The Drummond Report:less money for health care, plenty for wind power developers
The Report from the Commission on Reform of Ontario’s Public Services was released this week and amid the calls for Ontario to do something about its desperate debt situation, are expressions of surprise at what recommendations are being proposed for the health care sector.
We leave it to others to comment on that BUT insofar as Ontario’s renewable energy plan has soaked up an awful lot of public money, we wish to comment on the lost opportunities.
In short, while expenditures on health care are being slashed, in fact the subsidies to companies producing “renewable” power are continuing along. Mr. Drummond did recommend a reduction in the Feed In Tariff (FIT) rates, which are among the highest in the world–at a time when the countries that started this are cutting subsidies severely, or doing away with them altogether (Denmark, Germany, Spain). But there was no indication from Mr. Drummond as to how much of a cut he recommended. Others (Energy Probe, Wind Concerns Ontario, Terence Corcoran) recommend the FIT program be cancelled altogether.
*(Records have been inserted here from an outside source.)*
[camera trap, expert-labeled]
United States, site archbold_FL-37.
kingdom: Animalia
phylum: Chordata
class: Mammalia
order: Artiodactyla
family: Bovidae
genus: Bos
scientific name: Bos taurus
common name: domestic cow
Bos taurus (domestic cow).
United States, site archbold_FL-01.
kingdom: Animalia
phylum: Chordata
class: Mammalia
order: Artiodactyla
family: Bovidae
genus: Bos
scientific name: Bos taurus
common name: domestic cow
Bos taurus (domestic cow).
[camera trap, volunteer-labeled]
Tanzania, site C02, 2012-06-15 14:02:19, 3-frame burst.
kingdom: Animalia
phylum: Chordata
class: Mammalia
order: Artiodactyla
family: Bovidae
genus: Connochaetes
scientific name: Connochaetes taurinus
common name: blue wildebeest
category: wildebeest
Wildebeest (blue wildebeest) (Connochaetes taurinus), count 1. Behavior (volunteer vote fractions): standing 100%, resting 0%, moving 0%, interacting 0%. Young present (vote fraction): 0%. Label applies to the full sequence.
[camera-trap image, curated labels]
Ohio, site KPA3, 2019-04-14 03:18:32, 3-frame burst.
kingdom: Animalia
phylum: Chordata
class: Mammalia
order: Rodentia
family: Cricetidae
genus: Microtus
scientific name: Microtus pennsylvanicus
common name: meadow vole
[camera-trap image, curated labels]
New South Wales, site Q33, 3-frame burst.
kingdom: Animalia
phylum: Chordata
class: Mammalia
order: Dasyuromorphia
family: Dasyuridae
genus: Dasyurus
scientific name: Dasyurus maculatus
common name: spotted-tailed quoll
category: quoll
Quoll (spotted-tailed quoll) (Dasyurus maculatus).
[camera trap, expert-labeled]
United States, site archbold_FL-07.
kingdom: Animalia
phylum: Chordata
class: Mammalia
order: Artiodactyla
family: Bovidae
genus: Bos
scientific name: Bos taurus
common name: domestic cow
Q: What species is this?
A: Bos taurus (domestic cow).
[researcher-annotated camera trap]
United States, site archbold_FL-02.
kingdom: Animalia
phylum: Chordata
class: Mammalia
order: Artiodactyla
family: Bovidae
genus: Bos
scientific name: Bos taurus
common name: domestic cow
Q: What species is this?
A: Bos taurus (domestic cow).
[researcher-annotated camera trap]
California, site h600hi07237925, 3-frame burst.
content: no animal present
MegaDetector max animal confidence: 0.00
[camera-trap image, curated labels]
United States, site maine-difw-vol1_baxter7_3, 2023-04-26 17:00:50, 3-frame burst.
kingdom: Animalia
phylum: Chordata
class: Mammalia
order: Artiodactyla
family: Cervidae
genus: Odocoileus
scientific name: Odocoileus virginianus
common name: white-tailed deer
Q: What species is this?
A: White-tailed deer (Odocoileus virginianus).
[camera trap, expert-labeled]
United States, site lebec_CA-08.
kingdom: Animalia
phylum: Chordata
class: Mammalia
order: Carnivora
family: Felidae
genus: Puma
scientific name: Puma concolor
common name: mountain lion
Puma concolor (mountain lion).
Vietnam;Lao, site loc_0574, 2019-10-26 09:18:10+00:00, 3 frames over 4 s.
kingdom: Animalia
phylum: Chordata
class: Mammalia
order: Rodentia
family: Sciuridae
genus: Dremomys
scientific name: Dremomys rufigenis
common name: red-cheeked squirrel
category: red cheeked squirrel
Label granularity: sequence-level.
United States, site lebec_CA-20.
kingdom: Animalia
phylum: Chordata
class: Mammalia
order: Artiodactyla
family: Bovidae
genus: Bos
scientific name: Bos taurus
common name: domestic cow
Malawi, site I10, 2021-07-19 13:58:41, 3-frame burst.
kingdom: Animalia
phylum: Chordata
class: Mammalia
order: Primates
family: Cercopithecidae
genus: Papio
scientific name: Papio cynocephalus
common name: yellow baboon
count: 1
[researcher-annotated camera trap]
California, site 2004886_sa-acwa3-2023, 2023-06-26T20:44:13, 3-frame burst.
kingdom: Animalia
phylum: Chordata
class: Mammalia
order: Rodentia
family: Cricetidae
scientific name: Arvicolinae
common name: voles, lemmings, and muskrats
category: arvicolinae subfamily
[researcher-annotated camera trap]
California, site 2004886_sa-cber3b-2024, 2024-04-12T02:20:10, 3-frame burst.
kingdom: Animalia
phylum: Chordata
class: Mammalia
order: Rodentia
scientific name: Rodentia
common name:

Since we’re concentrating on finances today and not health (but it’s money that could GO toward health care) we need to comment on just how much money we’re talking about. Power from hydro-electric generation costs about 4 to 6 cents per kilowatt hour (kWh) in Ontario and we can also buy power from Quebec for about the same rates. Wind power, however, is 13.5 cents (Samsung gets an “adder” of another cent) and old solar contracts were for about 80 cents a kWh, and then were cut back to 58.8 cents. Bear in mind that consumers are paying at most 10.8 cents/kWh, so you can see that this isn’t a particularly sustainable business model …and Ontario’s Auditor General has said as much.
The whole renewable energy program will cost billions over the next few years. The “Smart Meter” program–criticized by the Auditor General as having been implemented without a cost-benefit study of any kind–was supposed to cost $2 billion but in fact is heading for $7 billion.
Individual wind power developers (many of them foreign-owned, having come here to scoop up the generous subsidies) stand to make millions on these tax-payer supported projects. For example, a 20-MW wind project over 20 years, will make $125 million gross.
That’s money that might have gone toward nursing salaries and helping more young people to choose nursing as a career.
Yes, Ontario should look at a mix of power sources, but why choose one technology that has so many negative effects to Ontario as a whole?